Therefore, for the crime of the wounding with intent of 55-year-old Orde Pompey of Georgetown, Joe will spend 14 years imprisoned, but John will suffer six years of confinement.

“You see this court does not merely sentence for offences; the court sentences offenders,” Cottle had reminded before his sentencing.

Unfortunately for Joe, the results of his social inquiry report versus that of John were like night and day.

When the caseworker interviewed the prison authorities, they described John as having good behaviour, but they named Joe as a problematic inmate.

When relatives and the members of the community were interviewed, they implored the judge to not give John a custodial sentence, saying that he was never a trouble maker.

On the other hand, they said that Joe was a menace to society, and that he was dishonest, quick to threaten, and use weapons. Even Joe’s mother admitted that Joe has a temper that he seemingly cannot control.

Also a factor that the judge had to consider was that John is a father, and the mother of his children was desperate for financial support. His son may also have to undergo surgery for scoliosis.
John asked the judge for leniency.

The court heard that John grew up without his mother who left when he was two years old. “I made a lot of mistakes in my past, early age in life, while I [was] juvenile,” John told the judge.
Joe, who did not go to secondary school, in his mitigation said while growing up, he was very lonely and afraid of what was happening in his life. He said he never got a chance to finish his schooling because of an injury to his right arm, and that his family was poor.

“I could show you some of the wounds I went through in my life by my own race of black people…,” he said, while showing his arm, and saying that his middle finger had been amputated.
He also made pleas for his co-offender, asking the court to be lenient because of John’s children.

The facts in this case were presented by crown counsel, Renée Simmons, and summarized by Justice Cottle last week Wednesday.

On the morning of January 28, 2014, Joe got into an altercation with Pompey during which he slapped Pompey.

However, Joe did not stop at slapping Pompey, and instead went to fetch a cutlass. This attempt was thwarted by the shopkeeper and other persons, who barred Joe from entering the shop.
Later that day, Pompey returned to the shop, where he met both John and Joe, and Joe started being aggressive to him again. Pompey responded by picking up a stone, because he felt he needed to protect himself.

However, in trying to leave, he was surprised by John who came up behind him and stabbed him with a switch knife. On seeing this, the same unarmed, female shopkeeper who intervened earlier in the day, intervened again, and struggled with John.

(Saved entries)
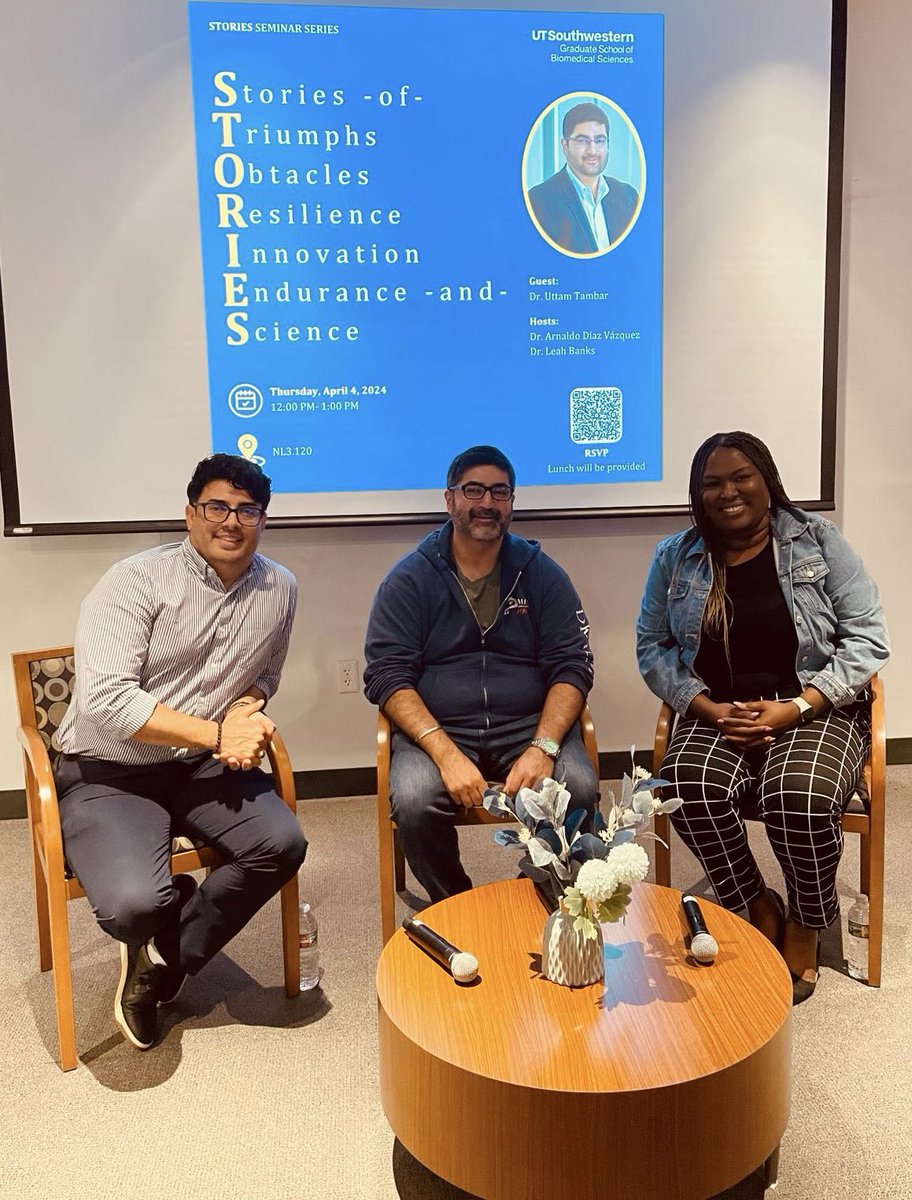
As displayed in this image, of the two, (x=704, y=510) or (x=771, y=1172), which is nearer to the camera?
(x=771, y=1172)

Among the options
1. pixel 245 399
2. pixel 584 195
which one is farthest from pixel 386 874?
pixel 584 195

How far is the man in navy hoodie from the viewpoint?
2539 mm

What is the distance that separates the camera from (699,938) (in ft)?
5.86

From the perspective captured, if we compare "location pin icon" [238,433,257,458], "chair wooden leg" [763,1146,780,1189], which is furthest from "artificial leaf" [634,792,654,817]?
"location pin icon" [238,433,257,458]

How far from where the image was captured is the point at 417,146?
323cm

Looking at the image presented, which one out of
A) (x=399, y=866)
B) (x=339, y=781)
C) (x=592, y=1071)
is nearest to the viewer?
(x=592, y=1071)

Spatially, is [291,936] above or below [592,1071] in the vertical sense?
below

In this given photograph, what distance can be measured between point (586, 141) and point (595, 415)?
0.88 metres

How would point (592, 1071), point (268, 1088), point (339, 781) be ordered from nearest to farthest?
point (592, 1071) < point (268, 1088) < point (339, 781)

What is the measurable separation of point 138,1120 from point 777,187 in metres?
3.25

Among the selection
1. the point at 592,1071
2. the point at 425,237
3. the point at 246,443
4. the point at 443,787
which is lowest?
the point at 592,1071

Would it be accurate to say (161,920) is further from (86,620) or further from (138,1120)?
(86,620)

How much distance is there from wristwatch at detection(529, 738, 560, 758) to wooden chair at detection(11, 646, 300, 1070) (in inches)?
24.2

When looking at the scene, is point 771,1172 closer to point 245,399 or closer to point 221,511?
point 221,511
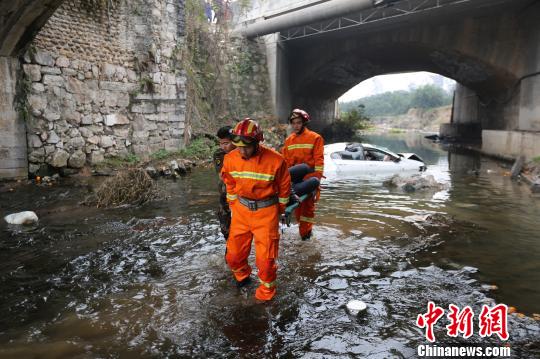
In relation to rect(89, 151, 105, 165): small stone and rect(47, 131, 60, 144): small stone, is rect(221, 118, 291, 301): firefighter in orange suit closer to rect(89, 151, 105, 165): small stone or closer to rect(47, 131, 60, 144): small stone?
rect(47, 131, 60, 144): small stone

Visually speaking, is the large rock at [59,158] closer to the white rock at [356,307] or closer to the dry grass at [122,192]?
the dry grass at [122,192]

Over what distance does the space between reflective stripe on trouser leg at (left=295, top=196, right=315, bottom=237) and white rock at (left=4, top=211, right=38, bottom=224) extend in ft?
16.0

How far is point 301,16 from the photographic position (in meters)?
17.6

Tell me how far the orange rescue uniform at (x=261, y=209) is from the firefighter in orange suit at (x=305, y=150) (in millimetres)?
1809

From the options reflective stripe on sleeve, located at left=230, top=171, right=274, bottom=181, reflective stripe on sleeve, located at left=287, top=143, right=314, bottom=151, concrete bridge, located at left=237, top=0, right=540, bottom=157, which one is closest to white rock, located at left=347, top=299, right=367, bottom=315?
reflective stripe on sleeve, located at left=230, top=171, right=274, bottom=181

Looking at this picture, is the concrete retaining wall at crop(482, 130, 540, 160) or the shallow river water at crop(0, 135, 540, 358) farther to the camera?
the concrete retaining wall at crop(482, 130, 540, 160)

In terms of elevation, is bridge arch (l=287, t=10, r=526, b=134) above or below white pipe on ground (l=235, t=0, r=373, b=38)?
below

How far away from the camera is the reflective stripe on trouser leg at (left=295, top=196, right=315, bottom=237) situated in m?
5.91

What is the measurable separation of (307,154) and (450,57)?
17610 millimetres

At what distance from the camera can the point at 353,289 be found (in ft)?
14.8

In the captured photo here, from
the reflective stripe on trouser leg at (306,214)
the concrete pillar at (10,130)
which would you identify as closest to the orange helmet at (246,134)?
the reflective stripe on trouser leg at (306,214)

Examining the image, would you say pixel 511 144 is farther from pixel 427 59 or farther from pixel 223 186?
pixel 223 186

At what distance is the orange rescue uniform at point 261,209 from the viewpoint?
391 cm

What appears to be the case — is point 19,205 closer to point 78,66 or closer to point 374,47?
point 78,66
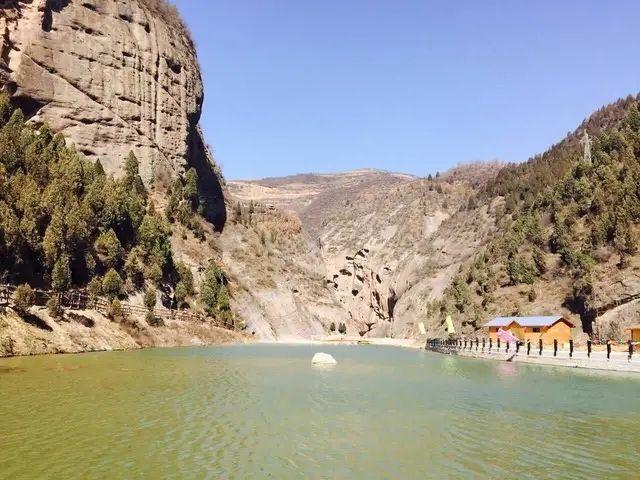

- **How to complete this task**
Return the stretch of the sentencing report from "He also made" through "entering the shop.", copied word for word.

- **Result of this exercise**
He also made pleas for his co-offender, asking the court to be lenient because of John’s children.

The facts in this case were presented by crown counsel, Renée Simmons, and summarized by Justice Cottle last week Wednesday.

On the morning of January 28, 2014, Joe got into an altercation with Pompey during which he slapped Pompey.

However, Joe did not stop at slapping Pompey, and instead went to fetch a cutlass. This attempt was thwarted by the shopkeeper and other persons, who barred Joe from entering the shop.